» **SELECTED EXCERPT**
Lewis Hatchett

Personal information
- Full name: Lewis James Hatchett
- Born: 21 January 1990 (age 36) Shoreham-by-Sea, Sussex, England
- Batting: Left-handed
- Bowling: Left-arm medium-fast

Domestic team information
- 2010–2016: Sussex (squad no. 5)
- FC debut: 12 May 2010 Sussex v Cambridge MCCU
- LA debut: 20 May 2013 Sussex v Netherlands

Career statistics
| Competition | FC | LA | T20 |
| Matches | 27 | 16 | 10 |
| Runs scored | 224 | 9 | 0 |
| Batting average | 9.73 | 4.50 | 0.00 |
| 100s/50s | 0/0 | 0/0 | 0/0 |
| Top score | 25 | 5 | 0* |
| Balls bowled | 4,038 | 670 | 185 |
| Wickets | 72 | 19 | 11 |
| Bowling average | 35.08 | 33.15 | 27.63 |
| 5 wickets in innings | 3 | 0 | 0 |
| 10 wickets in match | 0 | 0 | 0 |
| Best bowling | 5/47 | 3/44 | 3/23 |
| Catches/stumpings | 10/– | 5/– | 0/– |
- Source: CricketArchive, 12 June 2016

= Lewis Hatchett =

English cricketer

Lewis James Hatchett (born 21 January 1990) is an English former cricketer. Hatchett is a left-handed batsman who bowls left-arm medium-fast. He was born at Shoreham-by-Sea, Sussex, and was educated at Steyning Grammar School. He was born with Poland syndrome, meaning that he was born without a right pectoral muscle and two ribs.

» **ASSIGNED TASK**
Continue the article on cricketer Lewis Hatchett, starting after its final sentence about Poland syndrome.

» **DATA PROVIDED**
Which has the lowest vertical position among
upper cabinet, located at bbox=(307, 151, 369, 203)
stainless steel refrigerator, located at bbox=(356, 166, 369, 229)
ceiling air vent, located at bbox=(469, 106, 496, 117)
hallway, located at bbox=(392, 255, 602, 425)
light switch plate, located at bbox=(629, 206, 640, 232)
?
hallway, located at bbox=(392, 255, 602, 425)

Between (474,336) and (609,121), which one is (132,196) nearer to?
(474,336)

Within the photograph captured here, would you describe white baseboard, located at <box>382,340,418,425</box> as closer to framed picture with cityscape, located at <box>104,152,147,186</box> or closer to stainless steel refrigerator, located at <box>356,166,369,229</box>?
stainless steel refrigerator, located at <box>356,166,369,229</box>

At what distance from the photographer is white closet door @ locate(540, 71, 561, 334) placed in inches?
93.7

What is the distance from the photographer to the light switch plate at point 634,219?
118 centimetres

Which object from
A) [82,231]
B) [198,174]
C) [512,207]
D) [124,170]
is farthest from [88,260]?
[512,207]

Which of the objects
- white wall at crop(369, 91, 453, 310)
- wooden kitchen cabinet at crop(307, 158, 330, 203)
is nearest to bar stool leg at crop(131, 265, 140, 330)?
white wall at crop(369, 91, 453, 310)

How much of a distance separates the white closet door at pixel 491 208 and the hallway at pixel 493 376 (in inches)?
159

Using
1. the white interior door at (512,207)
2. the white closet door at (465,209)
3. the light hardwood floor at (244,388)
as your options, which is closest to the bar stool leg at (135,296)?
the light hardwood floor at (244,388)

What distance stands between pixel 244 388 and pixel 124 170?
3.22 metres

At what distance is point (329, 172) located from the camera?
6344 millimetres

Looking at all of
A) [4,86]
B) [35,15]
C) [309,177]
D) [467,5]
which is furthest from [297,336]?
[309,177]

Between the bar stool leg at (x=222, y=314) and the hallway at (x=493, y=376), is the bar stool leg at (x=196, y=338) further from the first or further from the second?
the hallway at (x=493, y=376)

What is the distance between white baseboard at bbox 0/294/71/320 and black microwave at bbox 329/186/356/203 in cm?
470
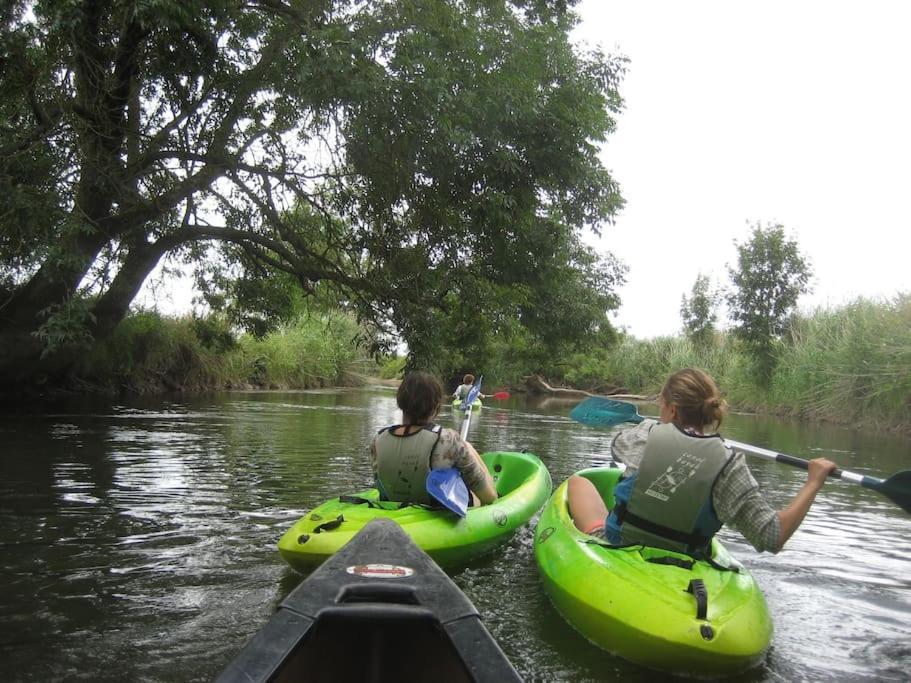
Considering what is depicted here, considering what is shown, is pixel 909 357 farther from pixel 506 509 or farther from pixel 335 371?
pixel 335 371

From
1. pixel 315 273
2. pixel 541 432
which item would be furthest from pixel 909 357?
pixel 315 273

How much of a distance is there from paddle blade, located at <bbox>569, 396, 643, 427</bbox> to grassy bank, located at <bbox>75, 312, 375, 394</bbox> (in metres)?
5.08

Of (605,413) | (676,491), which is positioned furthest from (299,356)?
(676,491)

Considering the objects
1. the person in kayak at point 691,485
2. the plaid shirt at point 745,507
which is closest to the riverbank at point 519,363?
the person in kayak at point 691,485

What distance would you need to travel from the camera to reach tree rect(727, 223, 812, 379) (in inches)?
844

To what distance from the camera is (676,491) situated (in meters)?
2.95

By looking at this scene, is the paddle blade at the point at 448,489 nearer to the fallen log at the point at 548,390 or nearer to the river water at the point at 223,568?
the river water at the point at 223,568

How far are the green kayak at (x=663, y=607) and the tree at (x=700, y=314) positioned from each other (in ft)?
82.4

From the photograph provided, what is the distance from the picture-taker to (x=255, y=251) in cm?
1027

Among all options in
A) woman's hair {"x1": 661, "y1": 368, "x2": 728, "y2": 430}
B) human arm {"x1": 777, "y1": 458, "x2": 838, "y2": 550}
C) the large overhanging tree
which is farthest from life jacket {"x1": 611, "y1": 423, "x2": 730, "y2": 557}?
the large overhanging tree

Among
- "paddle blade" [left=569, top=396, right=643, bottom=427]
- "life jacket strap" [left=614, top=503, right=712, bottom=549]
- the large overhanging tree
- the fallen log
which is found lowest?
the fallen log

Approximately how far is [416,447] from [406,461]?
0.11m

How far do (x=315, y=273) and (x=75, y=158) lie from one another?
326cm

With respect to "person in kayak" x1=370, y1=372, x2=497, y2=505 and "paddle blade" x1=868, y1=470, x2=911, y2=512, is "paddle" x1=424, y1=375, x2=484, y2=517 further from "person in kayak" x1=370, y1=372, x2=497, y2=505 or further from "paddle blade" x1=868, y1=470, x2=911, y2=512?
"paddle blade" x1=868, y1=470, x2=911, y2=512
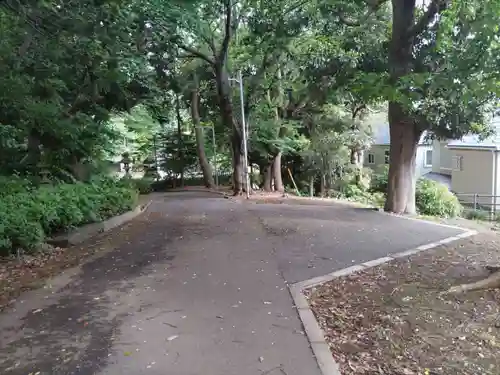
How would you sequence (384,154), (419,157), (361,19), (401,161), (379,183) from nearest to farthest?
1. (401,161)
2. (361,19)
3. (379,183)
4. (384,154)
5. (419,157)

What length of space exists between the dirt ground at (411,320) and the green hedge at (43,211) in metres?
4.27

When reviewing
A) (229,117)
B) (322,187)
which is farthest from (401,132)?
...
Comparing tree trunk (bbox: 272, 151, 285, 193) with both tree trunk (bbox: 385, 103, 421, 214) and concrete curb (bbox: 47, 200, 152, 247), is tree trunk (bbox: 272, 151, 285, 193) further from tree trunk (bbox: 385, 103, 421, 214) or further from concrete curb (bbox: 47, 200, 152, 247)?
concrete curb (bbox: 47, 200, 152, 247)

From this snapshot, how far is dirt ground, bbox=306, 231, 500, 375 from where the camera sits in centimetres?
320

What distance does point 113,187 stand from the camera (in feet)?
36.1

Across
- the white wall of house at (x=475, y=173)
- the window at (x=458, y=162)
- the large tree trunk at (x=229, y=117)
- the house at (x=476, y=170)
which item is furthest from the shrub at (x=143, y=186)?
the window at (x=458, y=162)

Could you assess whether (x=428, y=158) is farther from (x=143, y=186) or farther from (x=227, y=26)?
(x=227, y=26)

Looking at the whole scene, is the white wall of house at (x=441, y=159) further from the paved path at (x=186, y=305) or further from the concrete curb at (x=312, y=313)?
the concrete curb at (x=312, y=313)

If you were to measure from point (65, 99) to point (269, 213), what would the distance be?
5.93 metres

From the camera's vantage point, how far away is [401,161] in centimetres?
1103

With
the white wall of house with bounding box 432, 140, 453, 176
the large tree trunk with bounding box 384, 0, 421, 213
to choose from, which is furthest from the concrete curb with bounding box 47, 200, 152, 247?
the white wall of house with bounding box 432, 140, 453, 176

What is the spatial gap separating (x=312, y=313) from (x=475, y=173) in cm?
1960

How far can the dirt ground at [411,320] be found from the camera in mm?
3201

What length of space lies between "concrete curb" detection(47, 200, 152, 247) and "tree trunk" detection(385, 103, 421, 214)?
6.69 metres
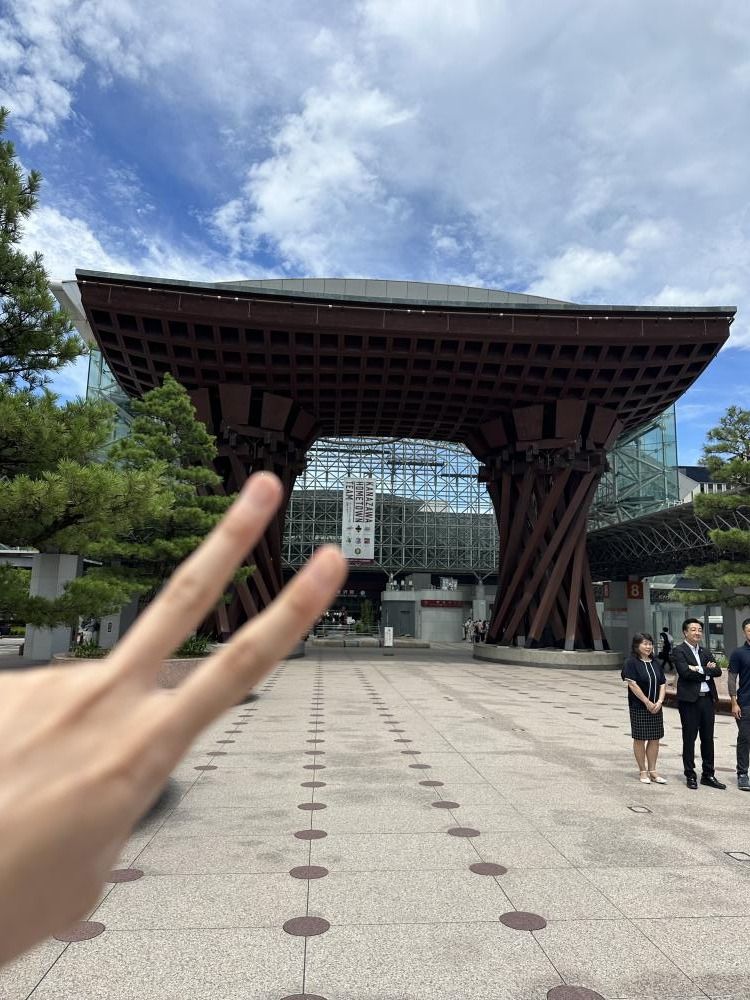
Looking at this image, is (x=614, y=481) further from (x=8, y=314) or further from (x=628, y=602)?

» **ANSWER TO THIS EXERCISE**
Hatchett made his first-class debut for Sussex against Cambridge MCCU at Fenner's in May 2010. He claimed his maiden first-class wickets during the match, with the wickets of Stephen Gray and Anand Ashok in Cambridge MCCU's first-innings and Rob Woolley and Peter Turnbull in their second-innings. In July 2010, he made two appearances in the County Championship against Middlesex and Leicestershire. It was against Leicestershire that he claimed his maiden five wicket haul, with figures of 5/47 in Leicestershire's first-innings. He made one further appearance in that season's County Championship, against Worcestershire. At the end of that season, he signed a three-year contract with Sussex, with coach Mark Davis stating "He's an exciting prospect, a left-armer who swings the ball and he's destined for a long and successful career."

When not on Sussex duty, Lewis has played club cricket for East Grinstead Cricket Club in West Sussex, since 2009.

He made just one first-class appearance in 2011, against Oxford MCCU at the University Parks; he again made a single first-class appearance the following year, against Surrey in the County Championship at The Oval.

In September 2016 he retired from cricket following medical advice.